Metropolitan tells its story over two weeks of ball season and is seen through the eyes of an outsider to deb/socialite culture, a college man whose parents have divorced, leaving him a “West Sider” in a world of Upper East Side socialites. “My resources,” he frequently says, “are limited.”

(I’m sure I romantically cast myself in that same role back then, though outsiderness is relative. Over our Christmas visit to her family in Louisiana — and that’s a story I’ve been meaning to get to — Amy & I went in to New Orleans to see my friend Paul Longstreth play piano at Bistreaux. My wife’s family live in a bayou town about 40 minutes from the city, but Paul comes from a town 40 minutes further away. He and Amy talked about growing up in those parts, and Paul made the comment that, during our time at Tulane, he felt like the total outsider. The school, he told us, was filled with rich northerners and fraternity types (“Just say it: Jews,” I joked) and he was the poor kid from way out in the swamp. I hadn’t seen him like that; I was too busy not bothering to fit in. But back to the movie.)

Our West Sider, Tom, gets adopted by the Sally Fowler Rat Pack, rounding out the group at 4 boys and 4 girls, all home from school for the holidays. Of course, there’s a romance and intrigues. There’s the also the charmingly entertaining debut of Chris Eigeman, the operator of the group, whose lengthy expositions somehow come off as charming instead of, well, info-dump.
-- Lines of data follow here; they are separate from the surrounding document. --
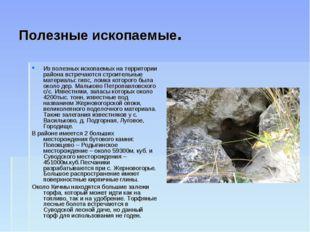 Полезные ископаемые. Из полезных ископаемых на территории района встречаются
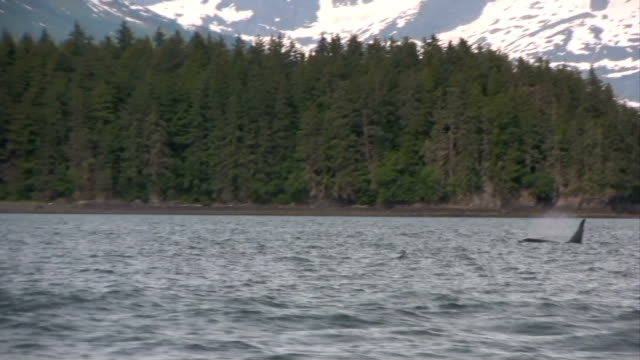 Orca Killer Whale In High Definition Saved At Highest Quality.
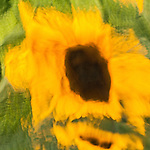 Abstract of yellow sunflower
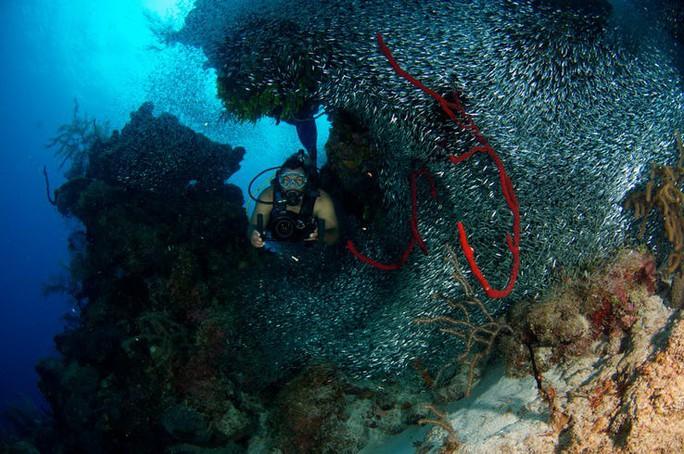 Giải mã bí ẩn lớn nhất đại dương - Ảnh 12.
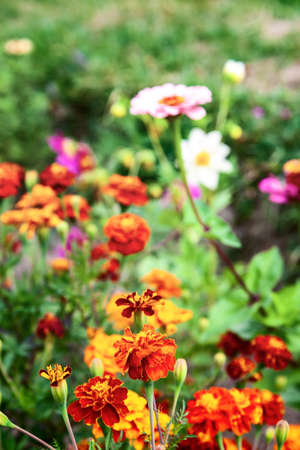 Tagetes patula or French marigold. On a blur background. This plant is valued for its velvet-textured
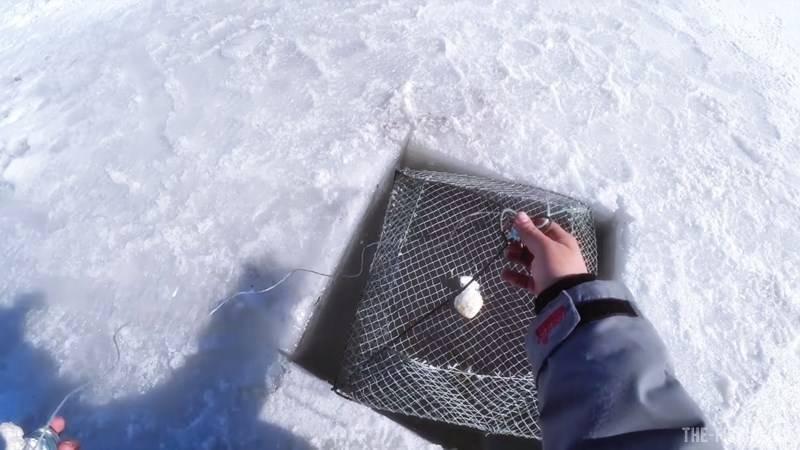 Ловля раков зимой: когда и как это лучше делать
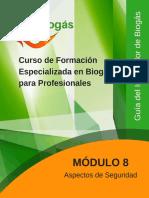 20171106 Biogas Modulo8 Seguridad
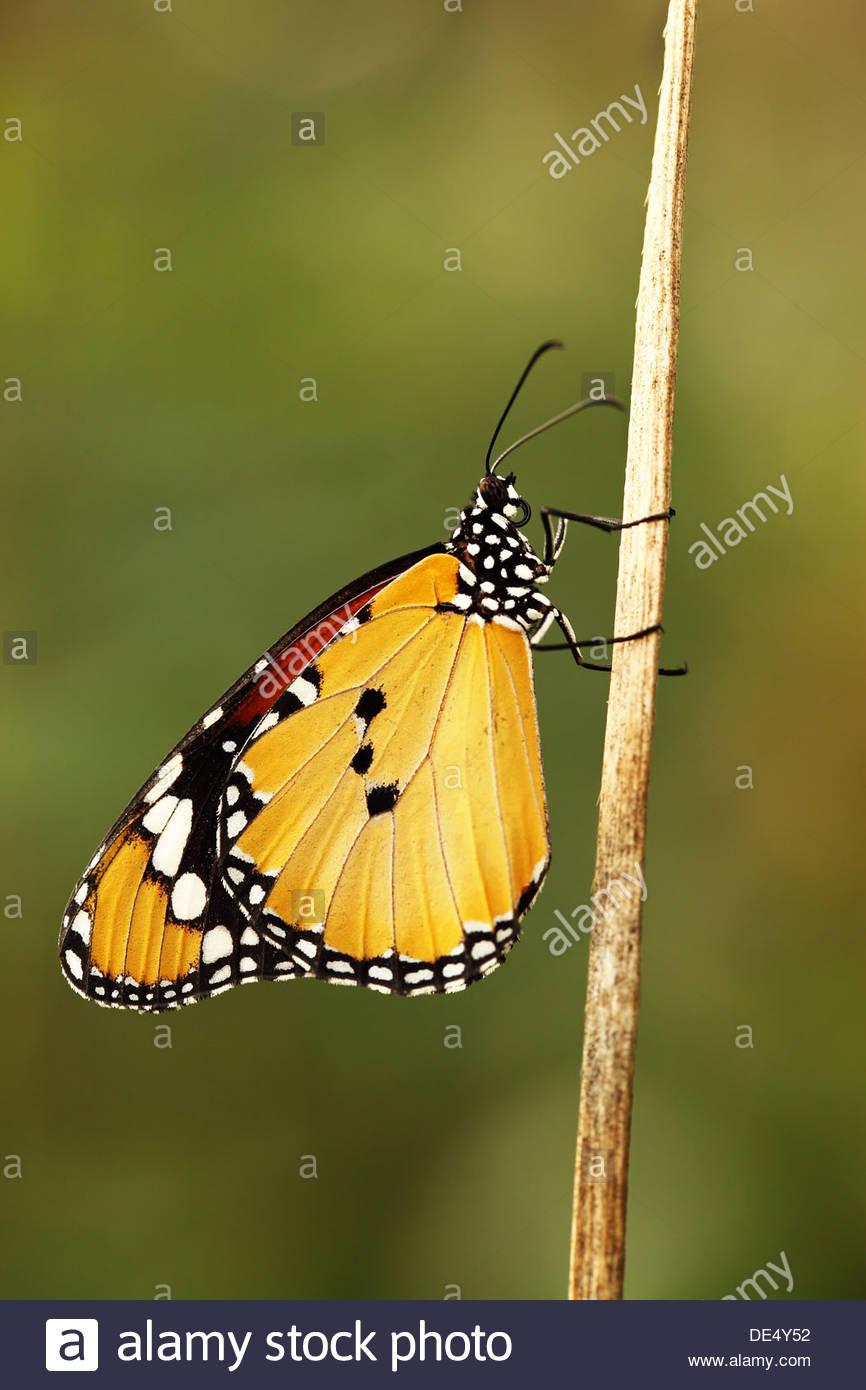 Plain tiger farfalle tropicali Immagini Stock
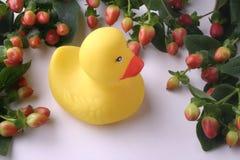 duckling inramnintt gummi Arkivfoto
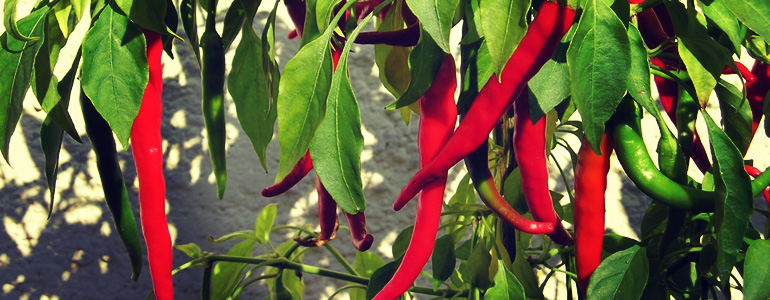 cayenne peppers scoville heat units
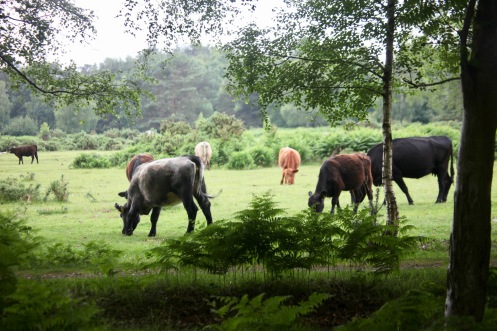 Cattle in woodland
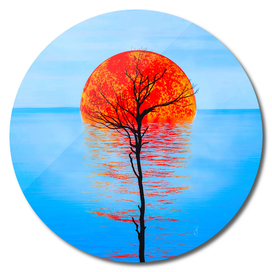 Dry tree against the background of the drowning sun.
His Nick has a Gatsby-like farewell, boarding a Metro North train in full tux and top hat.

Looking back at the movie and myself at 19, I don’t think I understood the fragility of the characters, their delicate balance between being children of privilege and being children. I’m sure I was a bit irked at the fairy-tale-ness of their lives, even though I went to the theater that evening with a pal of mine who came from that world. I suppose I thought back then that those lives may have been real, but that they were objects of pity, not even scorn. I think that’s how I would’ve asserted some sort of superiority to my not having won the genetic jackpot. I wasn’t cut out for class war.

One of the characters, Charlie (the stand-in for a neurotic Jew), goes on exhaustively about the career prospects he and his friends have, and his theory of how the UHBs (Urban Haute Bourgeoisie) are doomed to fail to live up to past generations. Just a few days from 40, I contemplated that notion of failure for a while.

The night I graduated high school in 1989, I had a strange conversation with a pal of mine who came from great wealth. I’d just moved to the area a year earlier, because my mom’s boss married this guy’s mom, and moved his offices down from NJ to PA.

My pal and I sat by the pond in his backyard and talked about The Future. He told me that he’d go to college, do his thing for a while, and then come back and work in his father’s company. Until that moment, I’d never considered that someone at 18 could possibly have the general lines of his life sketched out so clearly. What did I know from legacies? Sometimes I think my parents’ key legacy is uprootedness, stemming from their childhoods in the war, their migrations to Israel, then America. (Like I said, Mom & I picked up and moved the summer before my senior year of high school.)

Twenty-one years later, my pal is working at his dad’s company. He does pretty well for himself, married a beautiful (non-WASP) woman, and has a pair of kids. I’ll go out on a limb and say the kids are wonderful, even though I haven’t met them yet. He’s one of the happier men I know, and I don’t think his happiness is tied to his bank account.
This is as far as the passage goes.